Discussion in 'Business Fundamentals' started by Sno4U, Jan 13, 2005.

  1. Sno4U

    Sno4U Senior Member
    Messages: 480

    We run about 30 snowplowing accounts. Two of them are "seaonal" accounts. How do you know if your making money on them? Do U have to wait to the end of the season to finally tally your man/hrs aganst what they paid? Obvoiusly, you really can't even do it month to month b/c there are gonna be peak months which are gonna make numbers skewed. What do U do?
  2. SGLC

    SGLC Senior Member
    Messages: 132

    U want to base your numbers on how many plowable events you think you will have. If u have 10 a year then u base a price on 12 events or 13 or so forth. U want to leave some breathing room. You kinda have to know what each season is like so you can find an even medium of events to charge for. That way if you get 13 events well you are covered, if u get 9 events u make extra for doing nothing and if you get 15 events, well u just didn't make as much.
  3. cet

    cet PlowSite Fanatic
    Messages: 7,196

    You will have to wait until the end of the year. There is no telling when a light or heavy period is going to hit.
  4. SGLC

    SGLC Senior Member
    Messages: 132


    I tried to e mail you with a couple questions I had but couldn't and same for the pm. I don't think its possible for me yet.

    If u could, e mail me at sglc@rogers.com
  5. DJL

    DJL Senior Member
    Messages: 343

    IMO it is not very easy. It depends on how accurate your estimates or averages are. Basically I approach it by tallying all of my 'fixed' expenses for season (i.e. plow maintenance, insurance, phone, etc.). I then figure my total for variable expenses (i.e. plow repairs, fuel, parts/material, etc.). I try and get an average cost for expenses. I then average the number of snow storms for the season as well as total hours expected to plow. Now, these are not that accurate but the more years I'm putting on my belt the better I'm getting at it.

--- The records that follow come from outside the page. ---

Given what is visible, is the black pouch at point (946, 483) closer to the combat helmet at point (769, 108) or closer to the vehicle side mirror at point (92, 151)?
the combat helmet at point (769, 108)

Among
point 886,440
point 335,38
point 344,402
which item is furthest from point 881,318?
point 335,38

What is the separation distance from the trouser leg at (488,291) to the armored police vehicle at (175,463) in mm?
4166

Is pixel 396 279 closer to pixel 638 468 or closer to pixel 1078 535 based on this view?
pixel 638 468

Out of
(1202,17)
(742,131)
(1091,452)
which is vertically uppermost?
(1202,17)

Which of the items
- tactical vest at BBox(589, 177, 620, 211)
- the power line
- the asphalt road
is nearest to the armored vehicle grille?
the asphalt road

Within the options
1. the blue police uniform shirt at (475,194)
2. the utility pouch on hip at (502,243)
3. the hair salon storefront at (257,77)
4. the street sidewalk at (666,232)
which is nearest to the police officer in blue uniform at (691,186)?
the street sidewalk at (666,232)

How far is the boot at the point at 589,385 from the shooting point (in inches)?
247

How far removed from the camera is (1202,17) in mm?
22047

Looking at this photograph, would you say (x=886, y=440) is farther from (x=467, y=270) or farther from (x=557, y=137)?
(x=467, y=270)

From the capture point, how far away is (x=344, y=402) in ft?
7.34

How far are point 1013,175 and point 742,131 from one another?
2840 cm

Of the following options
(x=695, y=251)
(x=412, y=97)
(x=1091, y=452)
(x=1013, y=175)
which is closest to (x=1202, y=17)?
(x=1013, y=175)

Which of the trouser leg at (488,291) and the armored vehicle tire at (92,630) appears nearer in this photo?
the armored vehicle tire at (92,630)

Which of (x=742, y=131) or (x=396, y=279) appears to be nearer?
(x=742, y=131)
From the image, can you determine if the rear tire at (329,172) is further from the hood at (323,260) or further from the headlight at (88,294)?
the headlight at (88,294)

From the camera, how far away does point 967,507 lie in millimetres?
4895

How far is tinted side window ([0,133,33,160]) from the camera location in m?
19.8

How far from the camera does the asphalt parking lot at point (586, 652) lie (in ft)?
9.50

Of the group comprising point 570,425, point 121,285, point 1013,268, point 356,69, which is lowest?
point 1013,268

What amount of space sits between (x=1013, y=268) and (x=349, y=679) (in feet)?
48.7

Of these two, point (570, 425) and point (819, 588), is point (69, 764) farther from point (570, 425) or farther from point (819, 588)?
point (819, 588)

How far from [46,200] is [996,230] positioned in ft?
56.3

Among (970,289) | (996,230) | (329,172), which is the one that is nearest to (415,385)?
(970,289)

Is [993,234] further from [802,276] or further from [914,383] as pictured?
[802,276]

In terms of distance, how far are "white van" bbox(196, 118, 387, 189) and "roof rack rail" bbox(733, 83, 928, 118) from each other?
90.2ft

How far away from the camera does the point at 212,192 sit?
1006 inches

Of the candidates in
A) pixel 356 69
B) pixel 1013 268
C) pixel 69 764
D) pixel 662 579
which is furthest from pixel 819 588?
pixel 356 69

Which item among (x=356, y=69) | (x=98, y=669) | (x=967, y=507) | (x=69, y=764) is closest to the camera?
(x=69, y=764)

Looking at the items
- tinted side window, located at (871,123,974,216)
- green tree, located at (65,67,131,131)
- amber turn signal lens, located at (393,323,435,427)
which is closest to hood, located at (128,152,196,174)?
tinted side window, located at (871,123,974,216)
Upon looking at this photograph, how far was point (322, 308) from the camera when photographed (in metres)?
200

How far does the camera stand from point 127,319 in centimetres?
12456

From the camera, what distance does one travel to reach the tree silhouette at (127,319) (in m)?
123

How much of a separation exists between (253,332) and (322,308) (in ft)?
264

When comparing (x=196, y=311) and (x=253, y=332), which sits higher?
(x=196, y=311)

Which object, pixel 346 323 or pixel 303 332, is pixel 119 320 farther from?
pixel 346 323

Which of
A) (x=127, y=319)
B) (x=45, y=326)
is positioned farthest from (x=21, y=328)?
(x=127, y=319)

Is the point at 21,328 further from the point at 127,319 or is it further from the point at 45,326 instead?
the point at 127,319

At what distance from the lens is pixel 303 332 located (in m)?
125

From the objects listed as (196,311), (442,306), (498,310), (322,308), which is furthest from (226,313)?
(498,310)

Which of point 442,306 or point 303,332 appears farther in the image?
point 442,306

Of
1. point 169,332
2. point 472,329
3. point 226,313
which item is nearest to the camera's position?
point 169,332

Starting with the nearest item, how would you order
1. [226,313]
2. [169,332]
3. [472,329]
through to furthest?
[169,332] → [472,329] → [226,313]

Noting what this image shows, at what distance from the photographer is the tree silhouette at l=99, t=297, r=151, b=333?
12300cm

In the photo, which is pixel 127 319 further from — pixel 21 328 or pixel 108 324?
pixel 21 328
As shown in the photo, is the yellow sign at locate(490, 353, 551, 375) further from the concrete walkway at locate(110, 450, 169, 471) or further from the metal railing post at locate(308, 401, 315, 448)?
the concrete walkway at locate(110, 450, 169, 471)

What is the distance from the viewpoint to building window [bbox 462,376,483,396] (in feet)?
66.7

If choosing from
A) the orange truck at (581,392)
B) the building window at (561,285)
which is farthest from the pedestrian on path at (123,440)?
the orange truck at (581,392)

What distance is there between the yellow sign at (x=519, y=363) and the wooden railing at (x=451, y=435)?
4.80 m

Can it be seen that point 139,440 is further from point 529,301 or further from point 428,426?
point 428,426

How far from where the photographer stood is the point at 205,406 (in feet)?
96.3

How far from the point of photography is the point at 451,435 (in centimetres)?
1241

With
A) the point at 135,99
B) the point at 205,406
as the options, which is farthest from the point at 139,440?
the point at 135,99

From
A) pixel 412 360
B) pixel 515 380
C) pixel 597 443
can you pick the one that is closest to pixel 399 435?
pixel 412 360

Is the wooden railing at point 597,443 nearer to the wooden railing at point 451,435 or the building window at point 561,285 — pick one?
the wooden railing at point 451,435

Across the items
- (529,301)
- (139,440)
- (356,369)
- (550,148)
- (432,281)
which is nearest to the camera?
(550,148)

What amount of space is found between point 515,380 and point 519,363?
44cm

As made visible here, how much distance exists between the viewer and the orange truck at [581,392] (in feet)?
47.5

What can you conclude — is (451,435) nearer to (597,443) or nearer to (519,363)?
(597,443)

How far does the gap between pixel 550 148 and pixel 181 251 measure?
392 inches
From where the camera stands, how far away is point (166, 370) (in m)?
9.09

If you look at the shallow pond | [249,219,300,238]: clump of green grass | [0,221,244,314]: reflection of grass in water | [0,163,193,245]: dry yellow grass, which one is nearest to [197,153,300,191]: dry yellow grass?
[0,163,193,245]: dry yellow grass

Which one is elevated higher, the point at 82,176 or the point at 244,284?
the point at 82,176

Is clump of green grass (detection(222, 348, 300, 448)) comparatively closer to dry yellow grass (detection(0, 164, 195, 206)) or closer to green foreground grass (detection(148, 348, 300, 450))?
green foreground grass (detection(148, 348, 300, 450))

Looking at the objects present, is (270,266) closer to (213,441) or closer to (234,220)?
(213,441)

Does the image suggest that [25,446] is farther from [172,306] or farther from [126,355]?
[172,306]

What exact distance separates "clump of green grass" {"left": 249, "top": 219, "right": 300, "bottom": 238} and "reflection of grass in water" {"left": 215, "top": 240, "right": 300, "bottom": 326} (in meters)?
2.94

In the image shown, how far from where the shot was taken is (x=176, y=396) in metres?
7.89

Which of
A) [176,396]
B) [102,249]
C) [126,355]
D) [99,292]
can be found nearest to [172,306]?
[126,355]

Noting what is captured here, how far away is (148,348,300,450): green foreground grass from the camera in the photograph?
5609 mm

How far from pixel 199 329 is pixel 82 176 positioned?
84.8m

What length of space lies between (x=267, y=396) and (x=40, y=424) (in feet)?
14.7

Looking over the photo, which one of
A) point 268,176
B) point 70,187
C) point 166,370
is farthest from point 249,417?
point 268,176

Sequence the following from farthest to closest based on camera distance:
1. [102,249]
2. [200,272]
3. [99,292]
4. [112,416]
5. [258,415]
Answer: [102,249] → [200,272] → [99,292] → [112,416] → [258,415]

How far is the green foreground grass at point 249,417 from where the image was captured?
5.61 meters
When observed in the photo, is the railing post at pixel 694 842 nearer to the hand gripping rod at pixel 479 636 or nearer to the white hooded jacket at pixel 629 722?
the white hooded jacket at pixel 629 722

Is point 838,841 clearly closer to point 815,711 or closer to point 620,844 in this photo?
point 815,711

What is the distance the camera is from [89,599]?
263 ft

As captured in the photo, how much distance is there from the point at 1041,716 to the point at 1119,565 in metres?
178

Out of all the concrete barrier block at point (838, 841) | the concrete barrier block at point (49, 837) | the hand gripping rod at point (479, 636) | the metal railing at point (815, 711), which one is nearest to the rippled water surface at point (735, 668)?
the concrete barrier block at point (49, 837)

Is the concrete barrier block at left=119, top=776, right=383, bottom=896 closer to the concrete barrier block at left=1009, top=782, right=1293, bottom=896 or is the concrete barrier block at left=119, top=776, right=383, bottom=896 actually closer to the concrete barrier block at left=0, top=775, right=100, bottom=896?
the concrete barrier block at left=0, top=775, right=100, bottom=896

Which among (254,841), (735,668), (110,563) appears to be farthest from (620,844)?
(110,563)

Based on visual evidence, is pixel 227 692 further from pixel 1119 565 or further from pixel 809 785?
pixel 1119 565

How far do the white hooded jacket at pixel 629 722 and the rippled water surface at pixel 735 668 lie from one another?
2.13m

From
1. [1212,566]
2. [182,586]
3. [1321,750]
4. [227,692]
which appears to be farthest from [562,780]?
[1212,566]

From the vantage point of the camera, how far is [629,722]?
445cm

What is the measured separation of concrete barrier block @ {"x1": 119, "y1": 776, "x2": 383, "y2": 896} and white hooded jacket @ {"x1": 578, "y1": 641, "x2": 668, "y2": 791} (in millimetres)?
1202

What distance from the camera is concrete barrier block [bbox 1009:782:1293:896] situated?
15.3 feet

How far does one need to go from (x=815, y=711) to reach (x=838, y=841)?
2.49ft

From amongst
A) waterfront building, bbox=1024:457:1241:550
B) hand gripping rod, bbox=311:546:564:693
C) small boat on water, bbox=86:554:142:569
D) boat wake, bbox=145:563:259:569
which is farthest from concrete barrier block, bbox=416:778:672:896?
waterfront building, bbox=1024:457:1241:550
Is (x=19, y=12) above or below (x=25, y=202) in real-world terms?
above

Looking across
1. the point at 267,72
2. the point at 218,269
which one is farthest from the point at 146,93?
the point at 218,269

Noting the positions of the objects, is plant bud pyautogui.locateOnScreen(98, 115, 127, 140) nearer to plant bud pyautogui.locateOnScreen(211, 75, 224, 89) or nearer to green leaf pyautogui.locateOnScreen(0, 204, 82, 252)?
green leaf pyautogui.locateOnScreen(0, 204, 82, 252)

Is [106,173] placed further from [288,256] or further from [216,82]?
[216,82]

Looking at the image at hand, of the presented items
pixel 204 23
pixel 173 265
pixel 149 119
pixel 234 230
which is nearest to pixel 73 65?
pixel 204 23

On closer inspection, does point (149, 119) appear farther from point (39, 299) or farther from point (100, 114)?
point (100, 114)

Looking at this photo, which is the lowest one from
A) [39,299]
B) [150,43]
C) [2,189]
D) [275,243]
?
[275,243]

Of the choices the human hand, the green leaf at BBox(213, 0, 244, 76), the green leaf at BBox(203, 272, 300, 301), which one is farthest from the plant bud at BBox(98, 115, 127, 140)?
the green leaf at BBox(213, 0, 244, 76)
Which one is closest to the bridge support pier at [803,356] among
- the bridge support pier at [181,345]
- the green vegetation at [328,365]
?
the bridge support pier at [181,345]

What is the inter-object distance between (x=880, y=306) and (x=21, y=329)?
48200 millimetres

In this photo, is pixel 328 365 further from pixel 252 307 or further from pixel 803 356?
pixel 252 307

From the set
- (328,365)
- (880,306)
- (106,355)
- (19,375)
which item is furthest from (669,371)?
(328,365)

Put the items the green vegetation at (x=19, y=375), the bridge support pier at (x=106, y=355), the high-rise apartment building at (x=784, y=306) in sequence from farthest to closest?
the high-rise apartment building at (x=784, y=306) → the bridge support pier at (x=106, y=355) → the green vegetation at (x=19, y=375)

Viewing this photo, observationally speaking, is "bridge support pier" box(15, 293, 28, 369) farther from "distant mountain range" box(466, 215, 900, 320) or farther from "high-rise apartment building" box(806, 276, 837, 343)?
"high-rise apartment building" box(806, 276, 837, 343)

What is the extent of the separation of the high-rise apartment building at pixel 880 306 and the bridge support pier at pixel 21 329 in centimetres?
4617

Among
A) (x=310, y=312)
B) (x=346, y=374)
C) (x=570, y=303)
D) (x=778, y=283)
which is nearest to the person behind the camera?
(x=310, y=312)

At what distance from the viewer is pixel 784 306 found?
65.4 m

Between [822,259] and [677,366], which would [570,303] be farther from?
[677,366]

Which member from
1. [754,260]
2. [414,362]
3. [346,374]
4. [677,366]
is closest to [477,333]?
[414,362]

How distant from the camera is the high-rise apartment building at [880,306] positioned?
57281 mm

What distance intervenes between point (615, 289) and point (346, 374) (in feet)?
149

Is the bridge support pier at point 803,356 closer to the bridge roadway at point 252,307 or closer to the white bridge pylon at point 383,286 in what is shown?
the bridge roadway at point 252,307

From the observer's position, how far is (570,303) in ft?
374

    With the two numbers (expenses, hours) I figure a bottom line...so to speak...for my hourly wage. I then factor in a desired hourly income. With this in my back pocket I use this as an estimate for lots/driveways.

    To answer your specific question I can track how I'm doing by tracking my expenses versus my estimated expenses and # of storms.
  6. JRDabs

    JRDabs Junior Member
    Messages: 26

    As stated in one of the previous posts, you need to have good historical storm data. You then base your estimate off of the estimated average snowfall. Lastly, your seasonal contracts should be multi-year. You are playing the law of averages. You may win some years and lose some years but it should average itself out. Remember, you are balancing your portfolio to ensure revenues are coming in when it does not snow much.
  7. cet

    cet PlowSite Fanatic
    Messages: 7,196

    JRDabs is correct where you have to have multi year contracts. I still look at is this way. If my average snowfalls is between 15-18 and it snows 21 I am out the time and gas for the extra 3 snowfalls. All my expenses are in the 15-18 pricing. If I am plowing by the snowfall and it only snows 8 times I have to cover all my overhead in those 8 snowfalls and there might not be to much money left. There are pros and cons to both and I have a mix of each which also helps on the real bad years.
  8. drplow

    drplow Senior Member
    Messages: 174

    i base all my residentials on the dozen rule. if the average season reaps 12 plowings then if there are less i make more loot. if i plow more than 12 times, my profits will fall. you cant plow for one year and figure it all out, but after a few, its a breeze.